Ng: Healthcare remains one of the sectors most vulnerable to attacks because clinical services depend on uninterrupted operations and because medical data carries long-term value. A successful attack can delay treatment, compromise sensitive patient records, and cause significant operational and reputational harm.

Utilities and the wider energy sector are also seeing increased attention from attackers. These organizations operate complex environments where any interruption can affect large populations. Ransomware groups understand the leverage they gain when essential services are disrupted and are becoming more aggressive in targeting these sectors.

Manufacturing continues to face mounting pressure as production lines increasingly rely on digital systems.
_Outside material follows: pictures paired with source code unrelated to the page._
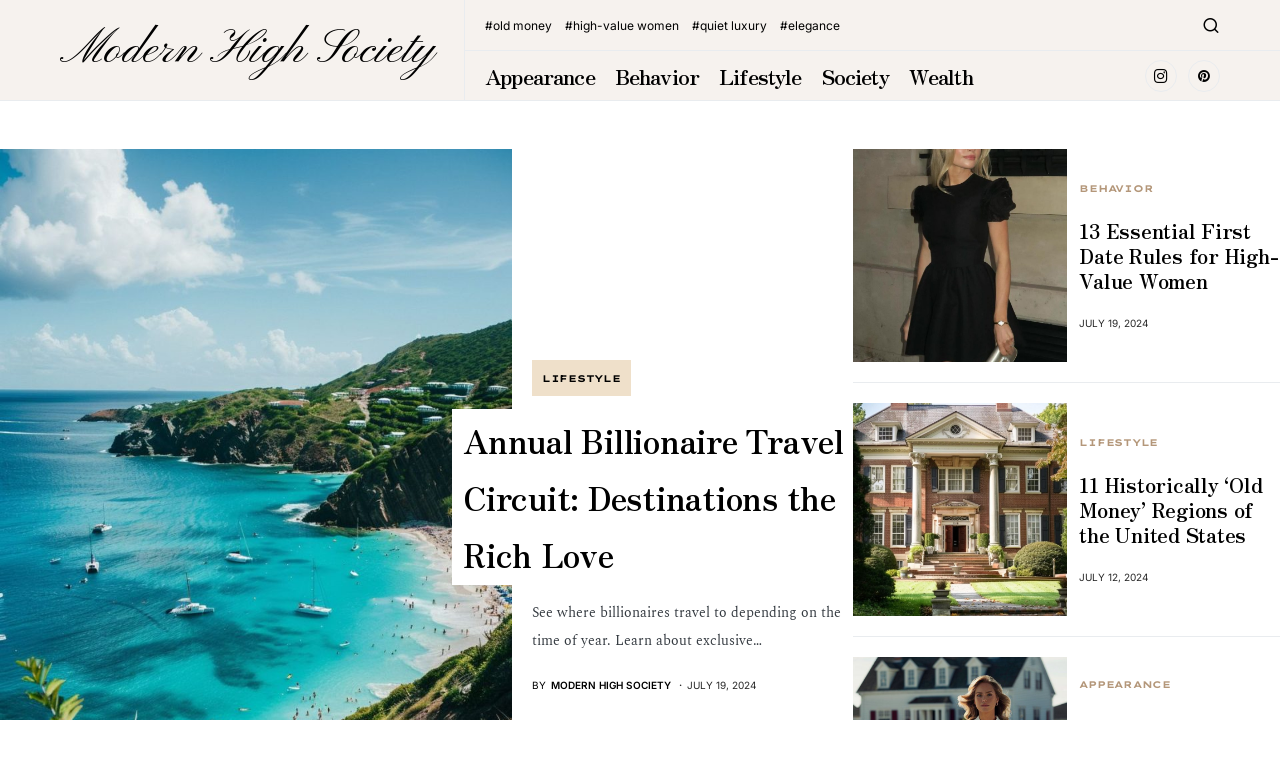

--- FILE ---
content_type: text/html; charset=utf-8
request_url: https://www.google.com/recaptcha/api2/aframe
body_size: 268
content:
<!DOCTYPE HTML><html><head><meta http-equiv="content-type" content="text/html; charset=UTF-8"></head><body><script nonce="gXBtUI9nVE3V9YNqzOeJnA">/** Anti-fraud and anti-abuse applications only. See google.com/recaptcha */ try{var clients={'sodar':'https://pagead2.googlesyndication.com/pagead/sodar?'};window.addEventListener("message",function(a){try{if(a.source===window.parent){var b=JSON.parse(a.data);var c=clients[b['id']];if(c){var d=document.createElement('img');d.src=c+b['params']+'&rc='+(localStorage.getItem("rc::a")?sessionStorage.getItem("rc::b"):"");window.document.body.appendChild(d);sessionStorage.setItem("rc::e",parseInt(sessionStorage.getItem("rc::e")||0)+1);localStorage.setItem("rc::h",'1769036731097');}}}catch(b){}});window.parent.postMessage("_grecaptcha_ready", "*");}catch(b){}</script></body></html>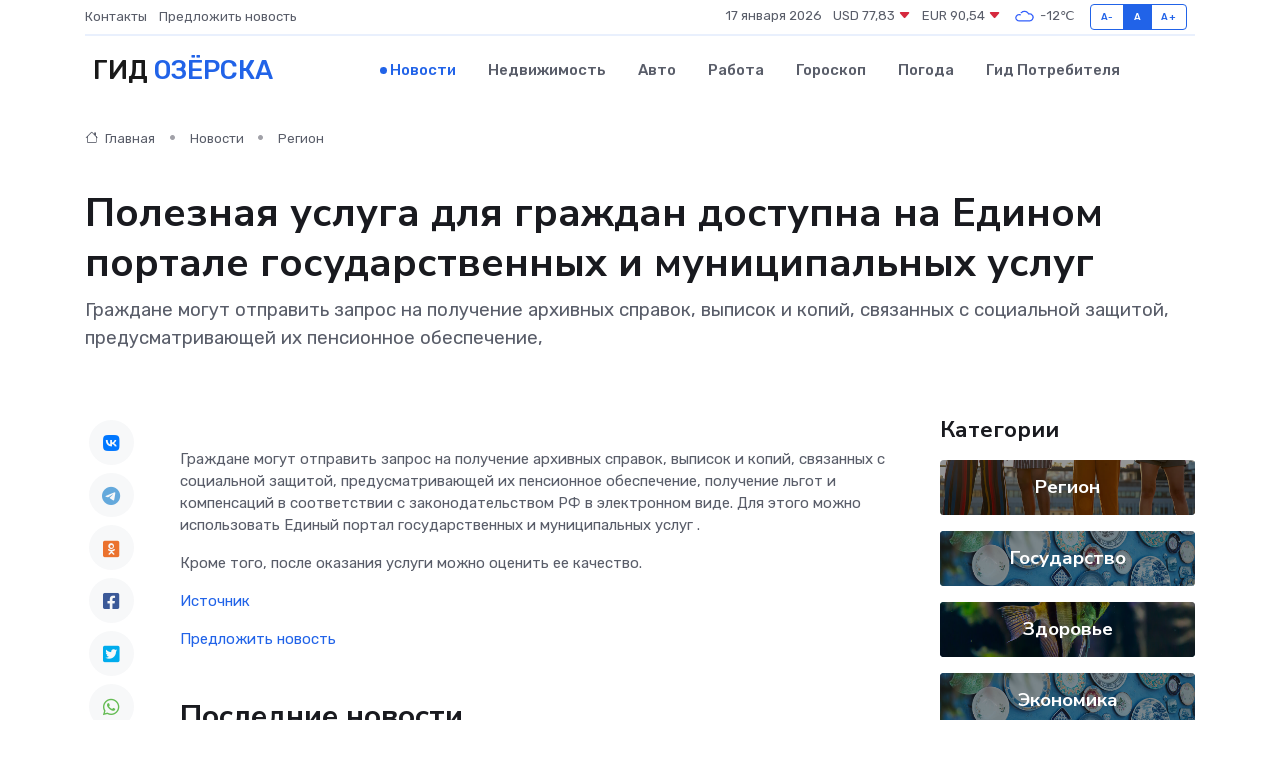

--- FILE ---
content_type: text/html; charset=utf-8
request_url: https://www.google.com/recaptcha/api2/aframe
body_size: 268
content:
<!DOCTYPE HTML><html><head><meta http-equiv="content-type" content="text/html; charset=UTF-8"></head><body><script nonce="T0Dlbn8iGGZeS9jYTPV5Ig">/** Anti-fraud and anti-abuse applications only. See google.com/recaptcha */ try{var clients={'sodar':'https://pagead2.googlesyndication.com/pagead/sodar?'};window.addEventListener("message",function(a){try{if(a.source===window.parent){var b=JSON.parse(a.data);var c=clients[b['id']];if(c){var d=document.createElement('img');d.src=c+b['params']+'&rc='+(localStorage.getItem("rc::a")?sessionStorage.getItem("rc::b"):"");window.document.body.appendChild(d);sessionStorage.setItem("rc::e",parseInt(sessionStorage.getItem("rc::e")||0)+1);localStorage.setItem("rc::h",'1768674057363');}}}catch(b){}});window.parent.postMessage("_grecaptcha_ready", "*");}catch(b){}</script></body></html>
Many operational technology environments were not originally designed with cybersecurity in mind, and a breach can halt operations, damage equipment, and cause prolonged downtime. As digital transformation accelerates, the exposure grows, making these industries attractive targets.

Where do enterprises struggle most when balancing security and usability, and how should CISOs rethink their approach?

Ng: Enterprises often struggle with the complexity created by disconnected security tools. When systems do not work together, teams spend significant time correlating information, navigating multiple dashboards, and performing repetitive tasks. This slows incident response and increases the likelihood of errors.

Employees also feel the impact of friction caused by multiple authentication steps, restrictive access policies, and inconsistent user experiences.

The strain between data protection and accessibility presents another challenge. Employees need fast and reliable access to information, yet sensitive data must remain protected. When controls are too restrictive, productivity suffers. When they are too relaxed, risk escalates.

CISOs can address this by designing security with the user experience in mind. Selecting integrated and intuitive solutions reduces operational complexity for both employees and security teams.

Training grounded in real work scenarios helps build awareness without overwhelming staff. Automation relieves teams of repetitive tasks and accelerates detection and response. Zero Trust principles help ensure that identity, device posture, and access controls are enforced consistently.

AI contributes by analyzing behavioral patterns, identifying anomalies, and improving visibility across the environment.

When security becomes streamlined and consistent, organizations achieve stronger protection without compromising usability.